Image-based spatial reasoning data
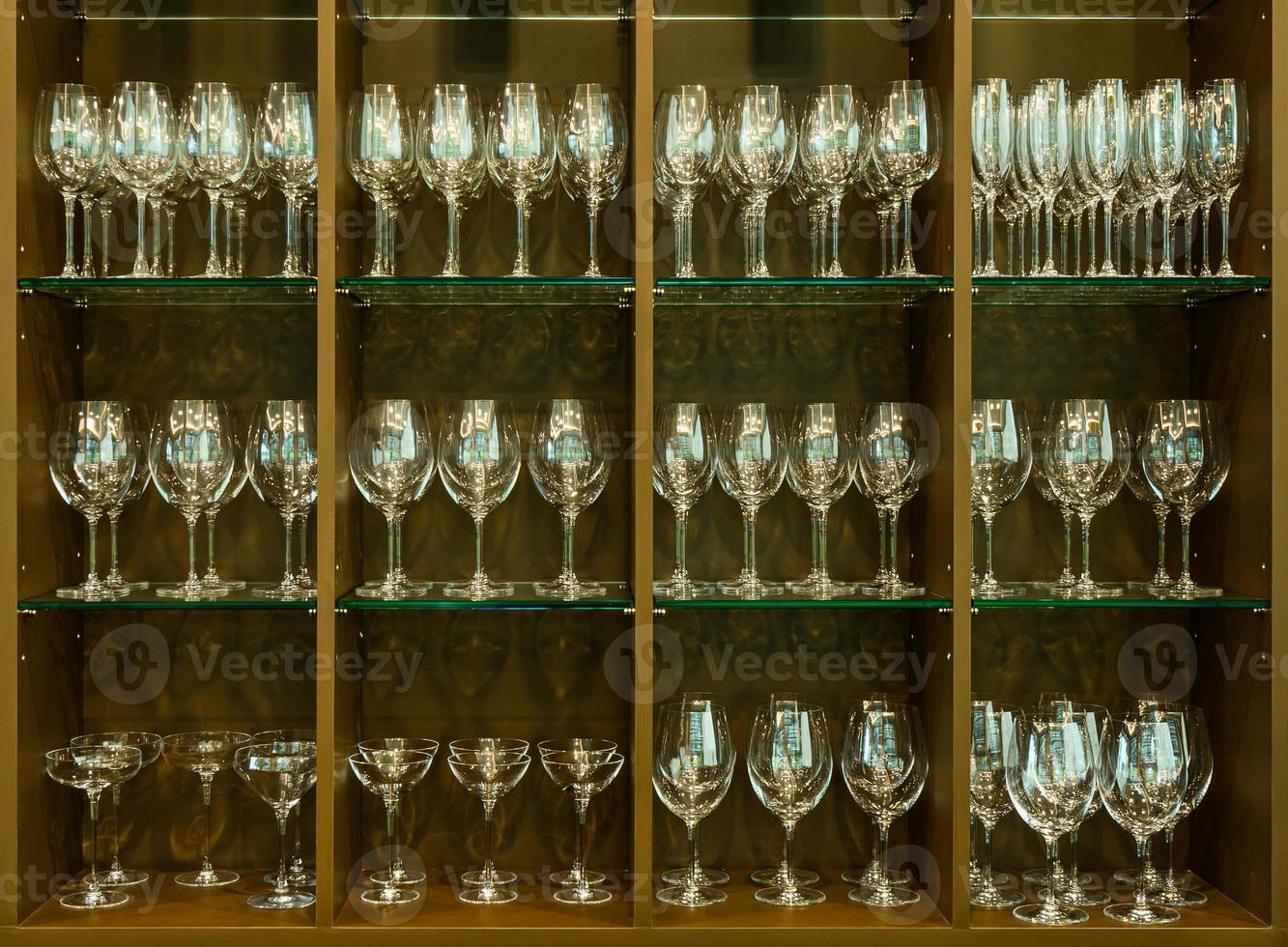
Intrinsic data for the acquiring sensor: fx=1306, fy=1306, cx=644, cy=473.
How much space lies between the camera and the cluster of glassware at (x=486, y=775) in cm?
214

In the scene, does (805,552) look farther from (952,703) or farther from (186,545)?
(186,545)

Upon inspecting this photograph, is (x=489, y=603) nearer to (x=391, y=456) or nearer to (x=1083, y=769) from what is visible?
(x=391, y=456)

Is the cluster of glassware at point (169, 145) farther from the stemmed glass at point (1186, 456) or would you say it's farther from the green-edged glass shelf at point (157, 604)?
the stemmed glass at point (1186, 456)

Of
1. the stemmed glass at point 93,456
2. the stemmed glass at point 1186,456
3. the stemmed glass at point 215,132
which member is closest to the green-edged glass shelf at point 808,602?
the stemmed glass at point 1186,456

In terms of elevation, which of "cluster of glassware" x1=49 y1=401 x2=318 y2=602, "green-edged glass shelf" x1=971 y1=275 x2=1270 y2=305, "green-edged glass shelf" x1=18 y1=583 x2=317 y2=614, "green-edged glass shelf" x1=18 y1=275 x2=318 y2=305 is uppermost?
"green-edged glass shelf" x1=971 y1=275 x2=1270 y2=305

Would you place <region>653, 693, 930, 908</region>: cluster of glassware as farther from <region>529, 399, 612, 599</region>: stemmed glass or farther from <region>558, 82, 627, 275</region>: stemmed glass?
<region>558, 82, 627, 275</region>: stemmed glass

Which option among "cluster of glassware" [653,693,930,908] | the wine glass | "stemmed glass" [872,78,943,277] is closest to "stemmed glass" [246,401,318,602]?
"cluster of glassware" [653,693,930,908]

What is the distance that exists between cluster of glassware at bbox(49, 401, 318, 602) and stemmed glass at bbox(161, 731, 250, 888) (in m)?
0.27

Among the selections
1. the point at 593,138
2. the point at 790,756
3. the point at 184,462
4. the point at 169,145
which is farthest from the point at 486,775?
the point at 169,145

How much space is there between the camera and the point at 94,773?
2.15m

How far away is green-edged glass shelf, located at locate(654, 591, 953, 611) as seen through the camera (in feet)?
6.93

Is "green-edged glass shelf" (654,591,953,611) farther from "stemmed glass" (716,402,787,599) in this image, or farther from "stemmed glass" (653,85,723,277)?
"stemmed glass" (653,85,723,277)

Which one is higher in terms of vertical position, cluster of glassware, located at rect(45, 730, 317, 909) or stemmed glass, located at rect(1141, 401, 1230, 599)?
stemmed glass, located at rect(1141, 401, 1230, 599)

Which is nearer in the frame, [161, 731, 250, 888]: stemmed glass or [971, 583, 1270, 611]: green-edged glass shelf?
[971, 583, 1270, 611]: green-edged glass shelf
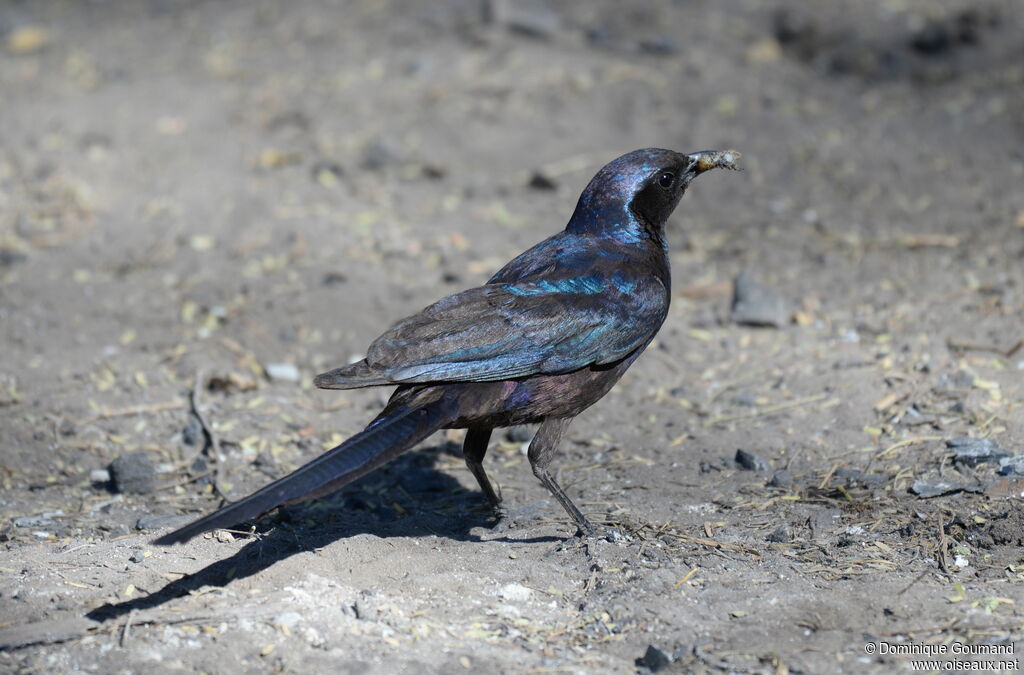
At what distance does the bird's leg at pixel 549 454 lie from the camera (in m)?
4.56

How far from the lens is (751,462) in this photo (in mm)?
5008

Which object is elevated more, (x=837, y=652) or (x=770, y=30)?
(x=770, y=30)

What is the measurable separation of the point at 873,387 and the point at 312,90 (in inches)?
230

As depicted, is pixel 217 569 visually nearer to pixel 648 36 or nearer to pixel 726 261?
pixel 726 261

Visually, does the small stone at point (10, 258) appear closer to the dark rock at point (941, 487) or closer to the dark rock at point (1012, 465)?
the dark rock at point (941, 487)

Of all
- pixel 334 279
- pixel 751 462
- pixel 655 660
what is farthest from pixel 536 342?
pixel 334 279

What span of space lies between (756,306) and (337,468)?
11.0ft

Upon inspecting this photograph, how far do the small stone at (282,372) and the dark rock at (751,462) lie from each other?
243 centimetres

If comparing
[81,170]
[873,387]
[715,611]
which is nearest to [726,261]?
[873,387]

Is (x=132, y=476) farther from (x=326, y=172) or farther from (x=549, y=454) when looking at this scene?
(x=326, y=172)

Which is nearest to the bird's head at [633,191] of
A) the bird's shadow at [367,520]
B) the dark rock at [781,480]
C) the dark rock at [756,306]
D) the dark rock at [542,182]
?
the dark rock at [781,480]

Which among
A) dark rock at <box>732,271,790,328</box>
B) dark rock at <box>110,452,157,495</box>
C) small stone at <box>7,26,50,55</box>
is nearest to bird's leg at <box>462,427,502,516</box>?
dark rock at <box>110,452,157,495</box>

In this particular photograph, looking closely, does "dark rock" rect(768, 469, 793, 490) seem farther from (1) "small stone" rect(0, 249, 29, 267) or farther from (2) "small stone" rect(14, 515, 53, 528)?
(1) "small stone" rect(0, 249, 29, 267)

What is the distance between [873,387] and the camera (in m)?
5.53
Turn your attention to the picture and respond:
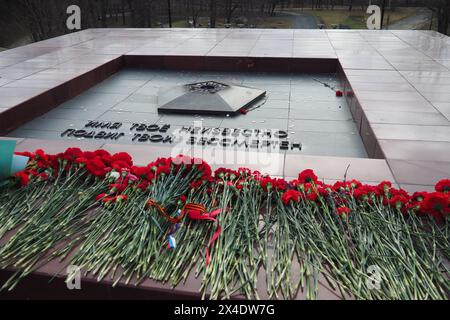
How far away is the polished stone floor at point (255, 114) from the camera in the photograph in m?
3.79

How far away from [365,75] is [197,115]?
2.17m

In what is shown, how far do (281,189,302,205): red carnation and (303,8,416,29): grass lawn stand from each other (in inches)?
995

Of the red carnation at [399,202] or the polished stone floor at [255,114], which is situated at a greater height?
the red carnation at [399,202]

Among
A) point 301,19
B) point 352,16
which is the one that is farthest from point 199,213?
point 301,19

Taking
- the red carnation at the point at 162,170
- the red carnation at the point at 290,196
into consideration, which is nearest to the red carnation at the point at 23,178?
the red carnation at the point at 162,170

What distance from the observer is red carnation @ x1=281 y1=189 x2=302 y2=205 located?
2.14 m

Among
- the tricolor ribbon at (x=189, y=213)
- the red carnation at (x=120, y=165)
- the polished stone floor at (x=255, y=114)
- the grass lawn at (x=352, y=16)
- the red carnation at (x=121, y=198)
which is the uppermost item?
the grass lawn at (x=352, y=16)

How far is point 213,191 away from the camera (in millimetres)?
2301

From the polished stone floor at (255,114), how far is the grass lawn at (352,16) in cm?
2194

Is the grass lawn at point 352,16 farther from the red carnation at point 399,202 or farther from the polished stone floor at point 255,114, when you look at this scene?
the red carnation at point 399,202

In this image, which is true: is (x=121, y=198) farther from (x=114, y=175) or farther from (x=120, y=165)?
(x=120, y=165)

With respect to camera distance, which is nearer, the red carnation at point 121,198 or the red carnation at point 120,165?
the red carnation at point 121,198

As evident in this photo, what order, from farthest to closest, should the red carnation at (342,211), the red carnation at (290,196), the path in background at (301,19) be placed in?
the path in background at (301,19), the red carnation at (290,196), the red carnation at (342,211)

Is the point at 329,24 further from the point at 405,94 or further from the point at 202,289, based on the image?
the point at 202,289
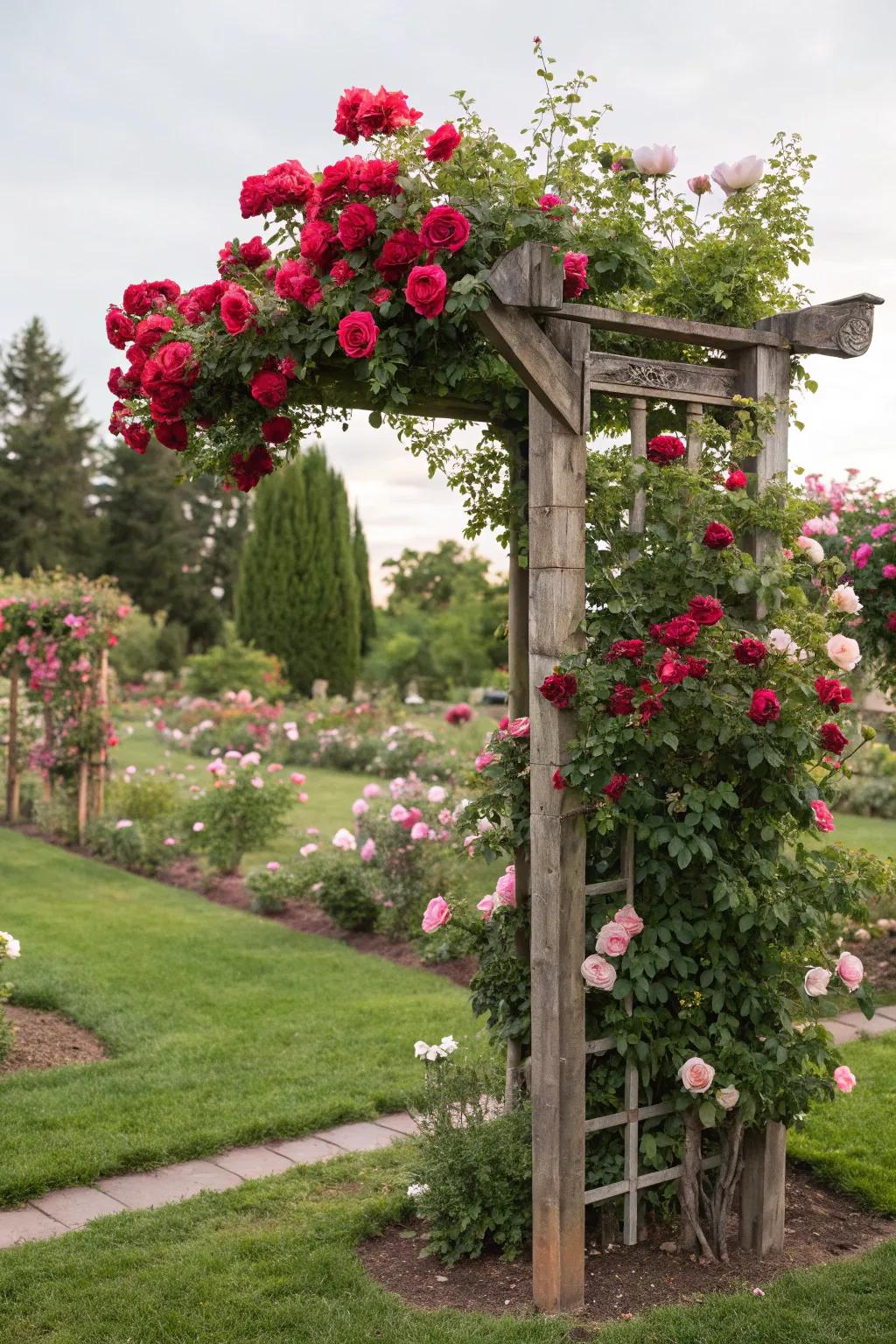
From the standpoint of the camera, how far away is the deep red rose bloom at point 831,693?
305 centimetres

• [What is expected]
Write out the listing above exactly as it stands, pictures excluded.

• [The answer]
Intrinsic data for the acquiring sensor: fx=1306, fy=1306, cx=644, cy=473.
How much space lies between the camera and the cluster of glassware at (x=486, y=775) in cm?
214

In the scene, does (805,552) look farther from (952,703) or farther from (186,545)?
(186,545)

Upon inspecting this photograph, is (x=489, y=603) nearer to (x=391, y=456) or nearer to (x=1083, y=769) from what is visible?
(x=391, y=456)

Is the cluster of glassware at point (169, 145) farther from the stemmed glass at point (1186, 456) or would you say it's farther from the green-edged glass shelf at point (157, 604)?
the stemmed glass at point (1186, 456)

Of
1. the stemmed glass at point 93,456
2. the stemmed glass at point 1186,456
3. the stemmed glass at point 215,132
which member is closest to the green-edged glass shelf at point 808,602?
the stemmed glass at point 1186,456

In terms of elevation, which of "cluster of glassware" x1=49 y1=401 x2=318 y2=602, "green-edged glass shelf" x1=971 y1=275 x2=1270 y2=305, "green-edged glass shelf" x1=18 y1=583 x2=317 y2=614, "green-edged glass shelf" x1=18 y1=275 x2=318 y2=305 is uppermost?
"green-edged glass shelf" x1=971 y1=275 x2=1270 y2=305

Would you place <region>653, 693, 930, 908</region>: cluster of glassware as farther from <region>529, 399, 612, 599</region>: stemmed glass or farther from <region>558, 82, 627, 275</region>: stemmed glass?
<region>558, 82, 627, 275</region>: stemmed glass

Which option among "cluster of glassware" [653,693,930,908] | the wine glass | "stemmed glass" [872,78,943,277] is closest to "stemmed glass" [246,401,318,602]?
"cluster of glassware" [653,693,930,908]

What is the distance that exists between cluster of glassware at bbox(49, 401, 318, 602) and stemmed glass at bbox(161, 731, 250, 888) (in m)?
0.27

Among the selections
1. the point at 593,138
2. the point at 790,756
3. the point at 184,462
4. the point at 169,145
which is farthest from the point at 486,775?
the point at 169,145

How much space is there between the camera and the point at 94,773?
2.15m

How far away is green-edged glass shelf, located at locate(654, 591, 953, 611) as seen through the camera (in feet)?
6.93

Is "green-edged glass shelf" (654,591,953,611) farther from "stemmed glass" (716,402,787,599) in this image, or farther from "stemmed glass" (653,85,723,277)?
"stemmed glass" (653,85,723,277)

Which one is higher in terms of vertical position, cluster of glassware, located at rect(45, 730, 317, 909) or stemmed glass, located at rect(1141, 401, 1230, 599)?
stemmed glass, located at rect(1141, 401, 1230, 599)

Which is nearer in the frame, [161, 731, 250, 888]: stemmed glass or [971, 583, 1270, 611]: green-edged glass shelf?
[971, 583, 1270, 611]: green-edged glass shelf
At what distance does the bird's leg at pixel 549 454 lie from the camera (in m)?
4.56

How far from the lens is (751,462) in this photo (in mm)?
5008

Which object is elevated more, (x=837, y=652) or (x=770, y=30)?
(x=770, y=30)

What is the measurable separation of the point at 873,387 and the point at 312,90 (in inches)?
230

As depicted, is pixel 217 569 visually nearer to pixel 648 36 or nearer to pixel 726 261?
pixel 726 261

Visually, does the small stone at point (10, 258) appear closer to the dark rock at point (941, 487) or closer to the dark rock at point (1012, 465)?
the dark rock at point (941, 487)

Of all
- pixel 334 279
- pixel 751 462
- pixel 655 660
what is farthest from pixel 536 342?
pixel 334 279

What span of space lies between (756,306) and (337,468)?
11.0ft

Upon inspecting this photograph, how far do the small stone at (282,372) and the dark rock at (751,462) lie from each other?
243 centimetres

If comparing
[81,170]
[873,387]
[715,611]
which is nearest to [726,261]?
[873,387]

Is (x=132, y=476) farther from (x=326, y=172) or farther from (x=549, y=454) when looking at this scene?
(x=326, y=172)

Which is nearest to the bird's head at [633,191] of
A) the bird's shadow at [367,520]
B) the dark rock at [781,480]
C) the dark rock at [756,306]
D) the dark rock at [542,182]
?
the dark rock at [781,480]

Which among
A) dark rock at <box>732,271,790,328</box>
B) dark rock at <box>110,452,157,495</box>
C) small stone at <box>7,26,50,55</box>
is nearest to bird's leg at <box>462,427,502,516</box>?
dark rock at <box>110,452,157,495</box>

In this particular photograph, looking closely, does "dark rock" rect(768, 469, 793, 490) seem farther from (1) "small stone" rect(0, 249, 29, 267) or farther from (2) "small stone" rect(14, 515, 53, 528)?
(1) "small stone" rect(0, 249, 29, 267)

What is the distance between [873,387] and the camera (in m)?
5.53
Turn your attention to the picture and respond:
How far away is the polished stone floor at point (255, 114) from the camera in the photograph in m?
3.79

How far away from [365,75] is [197,115]?
2.17m

In what is shown, how far do (281,189,302,205): red carnation and (303,8,416,29): grass lawn stand from each other (in inches)?
995

Of the red carnation at [399,202] or the polished stone floor at [255,114], which is situated at a greater height?
the red carnation at [399,202]

Among
A) point 301,19
B) point 352,16
which is the one that is farthest from point 199,213?
point 301,19

Taking
- the red carnation at the point at 162,170
- the red carnation at the point at 290,196
into consideration, which is nearest to the red carnation at the point at 23,178?
the red carnation at the point at 162,170

What distance from the observer is red carnation @ x1=281 y1=189 x2=302 y2=205 located?
2.14 m

Among
- the tricolor ribbon at (x=189, y=213)
- the red carnation at (x=120, y=165)
- the polished stone floor at (x=255, y=114)
- the grass lawn at (x=352, y=16)
- the red carnation at (x=121, y=198)
which is the uppermost item?
the grass lawn at (x=352, y=16)

How far is point 213,191 away from the camera (in millimetres)?
2301

From the polished stone floor at (255,114), how far is the grass lawn at (352,16) in cm?
2194

Is the grass lawn at point 352,16 farther from the red carnation at point 399,202 or farther from the polished stone floor at point 255,114, when you look at this scene?
the red carnation at point 399,202

In this image, which is true: is (x=121, y=198) farther from (x=114, y=175) or farther from (x=120, y=165)?
(x=120, y=165)

With respect to camera distance, which is nearer, the red carnation at point 121,198 or the red carnation at point 120,165?
the red carnation at point 121,198

As evident in this photo, what order, from farthest to closest, should the red carnation at (342,211), the red carnation at (290,196), the path in background at (301,19) be placed in?
the path in background at (301,19), the red carnation at (290,196), the red carnation at (342,211)

Is the point at 329,24 further from the point at 405,94 or further from the point at 202,289, based on the image?
the point at 202,289
From the standpoint of the camera, how far away is the deep red rose bloom at point 831,693?
305 centimetres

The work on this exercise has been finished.